If that is Braga's idea of a "Valentine" I'd hate to see his concept of a Dear John letter. (*Sigh*)
 
If, IF, they had to have a "Guest cast", why not it be Riker and Troi on the Titan, Transporting some artificate from the NX-01 (log beacon or something) back to Starfleet and it containing the ship's final mission log. Wouldn't have needed any new sets for the Titan, least nothing they couldn't bash together like they did the 1701-D stuff. Riker and Troi frame the open of the episode, the middle commercial break, and cap the end, and the A story is pure NX-01 crew.
 
^
That's a far better idea than the episode we got. A shame that a real *fan* of the series didn't get to write the finale. It would have been risky to allow an average fan to pen the last episode, but no riskier than letting the egos of Berman and Braga run hogwild as they masturbated to memories of their beloved TNG.
 
A shame a "fan" didn't write it.. We could have gotten something like Of Gods and Men or something of similar quality. As lackluster as TATV was, I preferred that over any fan offering, with the exception of Exeter and Phase II. Most other fan efforts are so completely unwatchable it makes TATV look like Citizen Kane.
 
Hyperbole sorely loses its impact when used this way. I would love to actually meet someone whose life was really ruined by an episode of Star Trek, that is, if he/she hasn't already offed himself/herself because of the sheer episodic ruination.

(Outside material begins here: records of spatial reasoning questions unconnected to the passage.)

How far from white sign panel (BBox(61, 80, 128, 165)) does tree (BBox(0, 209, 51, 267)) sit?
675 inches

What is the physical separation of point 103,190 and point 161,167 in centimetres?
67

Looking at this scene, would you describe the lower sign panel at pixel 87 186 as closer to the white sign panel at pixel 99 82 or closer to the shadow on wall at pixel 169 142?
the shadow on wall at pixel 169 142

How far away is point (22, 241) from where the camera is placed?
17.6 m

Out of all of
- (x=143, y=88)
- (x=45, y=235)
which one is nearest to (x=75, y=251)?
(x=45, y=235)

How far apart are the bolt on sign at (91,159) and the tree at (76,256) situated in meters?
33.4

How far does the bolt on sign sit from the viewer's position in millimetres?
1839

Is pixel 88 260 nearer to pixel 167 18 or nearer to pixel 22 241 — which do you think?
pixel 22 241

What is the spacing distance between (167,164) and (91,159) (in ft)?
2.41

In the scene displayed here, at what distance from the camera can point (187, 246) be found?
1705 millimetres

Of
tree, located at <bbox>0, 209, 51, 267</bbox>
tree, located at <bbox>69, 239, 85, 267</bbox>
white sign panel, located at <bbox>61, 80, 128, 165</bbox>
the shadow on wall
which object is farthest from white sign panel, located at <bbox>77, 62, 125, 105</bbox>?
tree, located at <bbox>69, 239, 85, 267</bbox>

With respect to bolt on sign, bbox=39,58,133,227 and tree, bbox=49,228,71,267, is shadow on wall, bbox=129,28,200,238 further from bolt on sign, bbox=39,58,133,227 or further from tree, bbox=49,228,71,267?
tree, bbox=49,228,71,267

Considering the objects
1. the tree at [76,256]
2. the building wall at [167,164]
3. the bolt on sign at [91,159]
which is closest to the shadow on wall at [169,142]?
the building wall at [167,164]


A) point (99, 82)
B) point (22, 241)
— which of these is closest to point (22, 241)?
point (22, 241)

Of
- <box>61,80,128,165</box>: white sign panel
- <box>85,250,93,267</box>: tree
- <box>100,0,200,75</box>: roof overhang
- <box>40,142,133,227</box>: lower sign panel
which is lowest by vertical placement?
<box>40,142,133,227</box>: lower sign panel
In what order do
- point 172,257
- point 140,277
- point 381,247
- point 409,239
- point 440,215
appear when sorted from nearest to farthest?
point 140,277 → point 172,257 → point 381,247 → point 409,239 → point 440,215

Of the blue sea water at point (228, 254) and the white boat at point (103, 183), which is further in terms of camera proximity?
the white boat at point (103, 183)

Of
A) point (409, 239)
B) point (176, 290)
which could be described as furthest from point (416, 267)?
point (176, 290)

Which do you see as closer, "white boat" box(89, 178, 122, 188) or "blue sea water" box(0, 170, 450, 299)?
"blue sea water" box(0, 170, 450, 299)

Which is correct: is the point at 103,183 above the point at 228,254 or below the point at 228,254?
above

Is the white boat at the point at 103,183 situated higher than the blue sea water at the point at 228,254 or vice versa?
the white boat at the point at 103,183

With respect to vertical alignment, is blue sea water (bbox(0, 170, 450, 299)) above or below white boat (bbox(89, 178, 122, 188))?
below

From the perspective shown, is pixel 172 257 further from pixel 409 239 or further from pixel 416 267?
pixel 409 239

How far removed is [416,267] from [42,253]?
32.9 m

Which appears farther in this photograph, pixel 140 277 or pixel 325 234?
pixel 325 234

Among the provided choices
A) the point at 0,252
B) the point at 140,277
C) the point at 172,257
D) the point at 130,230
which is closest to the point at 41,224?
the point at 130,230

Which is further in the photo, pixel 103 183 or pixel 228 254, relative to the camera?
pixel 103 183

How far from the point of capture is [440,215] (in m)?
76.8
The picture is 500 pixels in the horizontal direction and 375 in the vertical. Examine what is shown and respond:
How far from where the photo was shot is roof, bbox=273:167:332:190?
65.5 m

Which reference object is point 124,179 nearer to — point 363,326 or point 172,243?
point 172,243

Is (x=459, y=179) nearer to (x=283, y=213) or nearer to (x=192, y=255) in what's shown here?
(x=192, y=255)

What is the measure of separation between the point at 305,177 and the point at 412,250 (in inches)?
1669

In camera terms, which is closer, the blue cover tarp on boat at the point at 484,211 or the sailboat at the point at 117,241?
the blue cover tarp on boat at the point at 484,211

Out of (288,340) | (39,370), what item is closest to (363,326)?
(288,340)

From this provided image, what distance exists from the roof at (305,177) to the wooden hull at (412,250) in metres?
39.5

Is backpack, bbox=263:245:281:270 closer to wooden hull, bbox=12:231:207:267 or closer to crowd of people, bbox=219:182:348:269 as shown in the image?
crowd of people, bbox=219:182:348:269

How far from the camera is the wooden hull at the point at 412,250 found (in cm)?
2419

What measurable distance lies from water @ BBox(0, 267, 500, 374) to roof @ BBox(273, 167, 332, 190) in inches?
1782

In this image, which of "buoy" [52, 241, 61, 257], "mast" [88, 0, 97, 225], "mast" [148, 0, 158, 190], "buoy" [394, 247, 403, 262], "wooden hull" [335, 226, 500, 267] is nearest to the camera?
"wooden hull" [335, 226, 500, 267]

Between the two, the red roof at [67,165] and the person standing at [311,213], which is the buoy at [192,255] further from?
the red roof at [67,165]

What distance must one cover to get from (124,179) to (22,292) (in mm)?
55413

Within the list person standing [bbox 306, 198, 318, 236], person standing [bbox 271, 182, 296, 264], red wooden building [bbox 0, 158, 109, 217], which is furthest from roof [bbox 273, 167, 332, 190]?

I could really use the laugh.
 
Of course it didn't ruin anyone's life. But the episode is so thuddingly disappointing that hyperbole is the best way to deal with it.

After 18 years of continuous STAR TREK episodes on American television, *this* was how B&B saw fit to end things? Even if UPN had stuck to their guns about limiting the finale to just one hour the Beebs could have allowed Manny Coto to participate in the writing and thereby lessen the chances that the thing would suck so badly. It wasn't that the aesthetic quality of "TATV" is up for debate. Visually it was quite competent(if you don't count the inability of the creators to match Troi's hairstyle to her look in "The Pegasus"...something that could have easily been done with a stupid wig even *IF* Sirtis was 11 years older). 99% of our issues deal with the specifics of the script. It was a bad script. End of story. Some people can try to gloss over the quality of the story all they want, but you can't turn this sow's ear into a silk purse no matter how much one puts their fingers in their ears and goes Na-na-na-na-na.

So...no. "TATV" didn't ruin anything for me. Except my concept of what a STAR TREK series finale should be after investing years in the program.